In order to understand the complex technologies under consideration, the judges curiously chose to rely heavily on a blog entry by J. Sai Deepak, a final year LLB student from the Rajiv Gandhi School of Intellectual Property Law in IIT Kharagpur. The blog, “Spicy IP India", deals with issues of intellectual property law.
A division bench of Chief Justice S.J. Mukhopadhyaya and justice Ibrahim Kalifula held that the technology used by TVS was considerably different from the twin spark plug technology patented by Bajaj. In order to establish this difference, the judgement quoted large sections of the blog to explain the distinctive features of both engines.
“The distinction made out by the author of the said article is quite appealing and does not conflict with the facts pleaded by the parties before us," the judgement said.
What gave the case significance beyond being just another chapter in the Bajaj-TVS tussle was that it set a precedent for the future use of blogs in courts. Indian courts have traditionally relied only on books and journals whose reputation has been firmly established.
Legal experts believe this is the first time a blog has been cited in a judgement by an Indian court. “It was bound to happen at some point. There are two interesting aspects here—one, the reliance in a judgement on an Internet source, and the other, the acknowledgement of the source by the judges," says Sumeet Malik, associate editor at Lucknow-based Eastern Book Co. that publishes reports on Supreme Court cases. “There have been certain instances where print materials have been cited without acknowledging the authors."
Sudhir Krishnaswamy, professor at National University of Juridical Sciences, Kolkata, who specializes in constitutional law, says Indian judges tend to be “reckless" in their use of sources in judgements. “In judgements on affirmative action judges have cited from Upanishads to speeches and party manifestos. I have read both the blog post and excerpts from the judgement and this is a better instance," he said. The judgement, while relying on the blog post, does not mention what elements would qualify other blogs to be used as a references. Unlike academic journals, online blogs are not peer reviewed, and often do not cite authorities and reliable sources to support facts and conclusions.
Malik adds that this is an “interesting development" as Indian courts are grappling with the usage of Internet sources in judgements. He points to two separate and conflicting judgements of the Supreme Court, both of 2008, that have different opinions about the usage of Wikipedia in Indian judgements.
While justice S.H. Kapadia allowed the usage of definitions of telecommunication devices in Reliance Infocomm Ltd v. BSNL Ltd, justice S.B. Sinha in another case held that inputs in Wikipedia couldn’t be relied upon in court, as he was not convinced of their authenticity.

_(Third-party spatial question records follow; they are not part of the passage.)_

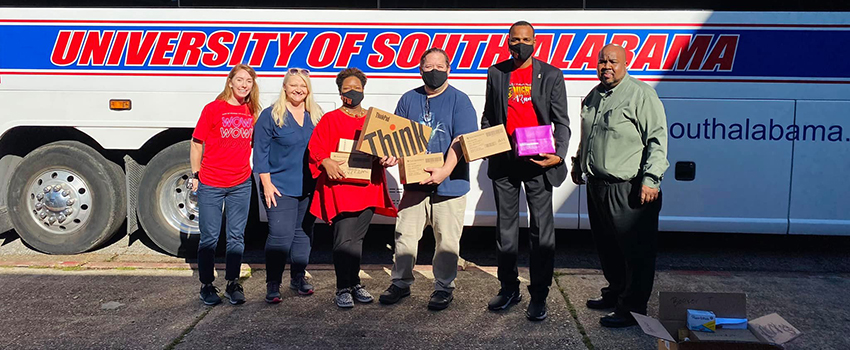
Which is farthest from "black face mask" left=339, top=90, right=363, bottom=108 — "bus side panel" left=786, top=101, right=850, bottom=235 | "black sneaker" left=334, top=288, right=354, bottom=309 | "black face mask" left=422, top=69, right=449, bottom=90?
"bus side panel" left=786, top=101, right=850, bottom=235

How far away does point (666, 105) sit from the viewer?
6098 mm

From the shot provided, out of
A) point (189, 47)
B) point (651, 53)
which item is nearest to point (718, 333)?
point (651, 53)

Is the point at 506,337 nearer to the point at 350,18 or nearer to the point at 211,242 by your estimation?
the point at 211,242

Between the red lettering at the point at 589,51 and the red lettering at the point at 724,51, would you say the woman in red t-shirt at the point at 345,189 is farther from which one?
the red lettering at the point at 724,51

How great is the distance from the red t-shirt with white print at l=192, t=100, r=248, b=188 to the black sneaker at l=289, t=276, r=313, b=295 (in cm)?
89

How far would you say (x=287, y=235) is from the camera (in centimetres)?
507

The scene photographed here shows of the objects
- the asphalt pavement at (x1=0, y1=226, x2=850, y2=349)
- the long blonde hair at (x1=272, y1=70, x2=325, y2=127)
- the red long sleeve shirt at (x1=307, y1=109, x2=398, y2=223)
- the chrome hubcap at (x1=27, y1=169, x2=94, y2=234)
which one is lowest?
the asphalt pavement at (x1=0, y1=226, x2=850, y2=349)

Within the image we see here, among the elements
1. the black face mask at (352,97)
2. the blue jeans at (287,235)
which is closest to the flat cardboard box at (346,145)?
the black face mask at (352,97)

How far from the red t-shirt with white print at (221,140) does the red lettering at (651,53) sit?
331 cm

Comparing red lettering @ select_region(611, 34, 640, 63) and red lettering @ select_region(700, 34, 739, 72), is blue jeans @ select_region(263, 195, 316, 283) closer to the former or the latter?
red lettering @ select_region(611, 34, 640, 63)

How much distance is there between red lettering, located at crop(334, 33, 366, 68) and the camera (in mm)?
6184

In the US, Krishnaswamy explains, there is the “Bluebook" that provides a framework of rules and prescribes the style of legal citations.
It discusses elements of citing electronic media and non-print resources.

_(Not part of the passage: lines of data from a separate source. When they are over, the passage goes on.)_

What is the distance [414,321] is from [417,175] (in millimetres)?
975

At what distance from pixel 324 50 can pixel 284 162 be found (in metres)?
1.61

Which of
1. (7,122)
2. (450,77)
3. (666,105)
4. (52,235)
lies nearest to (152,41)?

Krishnaswamy and Rahul Mathan, Bangalore-based partner of law firm Trilegal, say that in most patent trials across the world courts rely on other public sources or experts instead of allowing parties to lead evidence.
Sai Deepak, the author of the blog post, says he was quite surprised to hear that his opinion had been relied upon by the high court. While maintaining that the Spicy IP blog was written for a professional audience, and included writers who are professors and experts in the field of intellectual property law, he expressed his concern that other blogs might not subscribe to the same academic standards.

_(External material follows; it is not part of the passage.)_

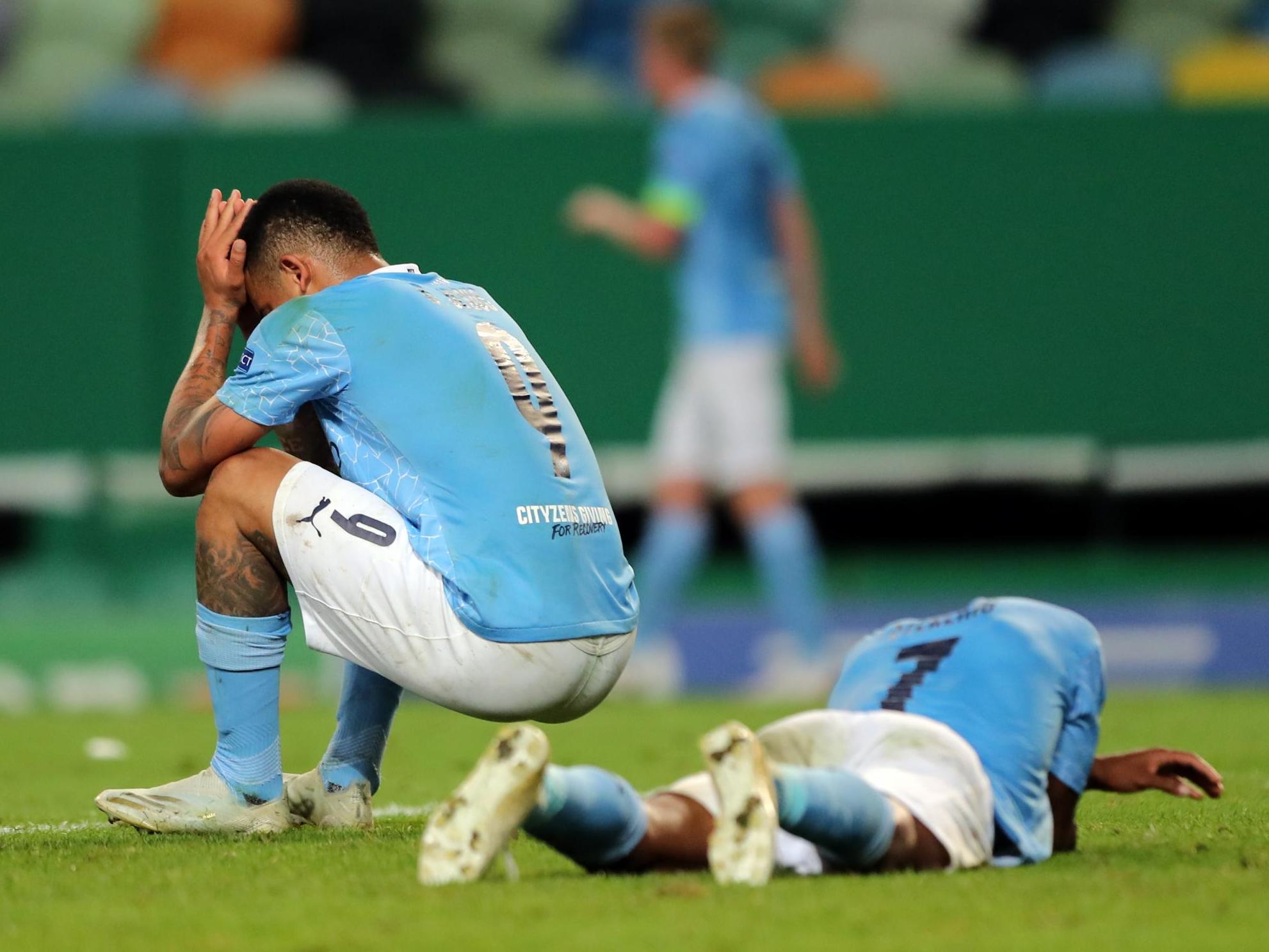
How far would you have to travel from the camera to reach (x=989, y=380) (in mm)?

But Mathan adds, “Blogs are becoming more and more mainstream. If judges can quote from newspapers’ news and opinion pieces, reply to letters and convert them to public interest litigations, I see no reason why they will not give the same value to a blog."
He says, however, it would be incorrect if the courts were to rely on facts and not the logic laid down in blog posts. “(At the) end of the day if a piece of writing, regardless of where it is has been published, has logic and reasoning and is written by a knowledgeable person a judge is free to accept it."
Since the Spicy IP blog is exceptionally well written for a blog, its use in this case might well be justified. However, blogs vary widely with respect to the qualifications of authors and overall authenticity. Whether other courts will follow this example and accept certain blogs as credible sources remains to be seen.
As for the original dispute, it is far from settled. Bajaj has decided to file an appeal in the Supreme Court challenging the decision to permit production and sale of the TVS Flame.
Nalini Chidambaram, the senior counsel representing Bajaj, says the blog was used without prior referral to Bajaj’s lawyers, giving them no opportunity to argue against its use. She also said Bajaj would question the reliability of the student’s article when the case was heard in the Supreme Court.
The Madras high court has rejected Bajaj’s request to stay the operation of its judgement for two weeks till it appeals in the Supreme Court.
In parallel proceedings, TVS has applied to the Intellectual Property Appellate Board in Chennai, asking for a revocation of Bajaj’s patent on twin spark plug technology.
T.K. Bhaskar, counsel for TVS and partner at HSB partners, Chennai, said the judgement is “in order". “There is nothing wrong as the blog is not the sole basis on which the court has laid down its judgement. The courts can use anything that is credible and of sound reasoning in their judgements."